Background and purpose Observational studies have implicated migraine as a risk factor for coronary artery disease (CAD) and atrial fibrillation (AF); however, it is unclear whether migraine is causal in this relationship. Potential causality between genetically instrumented liability to migraine and cardiovascular disease outcomes was investigated using two-sample Mendelian randomization. Methods The exposure comprised 35 independent, genome-wide significant genetic variants identified in the largest published genome-wide association study of migraine (N-cases = 59 674/N-controls = 316 078). The outcome datasets included genome-wide association studies of CAD (76 014/264 785), myocardial infarction (43 676/128 199), angina (10 618/326 065) and AF (60 620/970 216). Mendelian randomization estimates were calculated using inverse-variance weighted regression, and were further assessed with conventional Mendelian randomization sensitivity analyses.
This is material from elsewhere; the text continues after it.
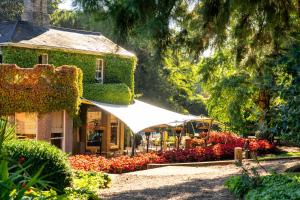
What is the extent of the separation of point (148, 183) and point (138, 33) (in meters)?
4.23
Results Evidence was found for a protective effect of migraine liability on CAD (odds ratio 0.86, 95% confidence interval 0.76-0.96, P = 0.003), myocardial infarction (0.86, 0.74-0.96, P = 0.01) and angina (0.86, 0.75-0.99, P = 0.04), but not on AF (1.00, 0.95-1.05, P = 0.88). Analyses by migraine subtype showed an effect of liability to migraine without aura on CAD risk (0.91, 0.84-0.99, P = 0.014), but not of migraine with aura (1.00, 0.97-1.03, P = 0.89). Sensitivity analyses indicated minimal bias by horizontal pleiotropy, outliers, reverse causality or sample overlap. Conclusions A potentially protective effect of genetically instrumented liability to migraine on CAD risk was identified. Mechanistic research investigating this link is warranted.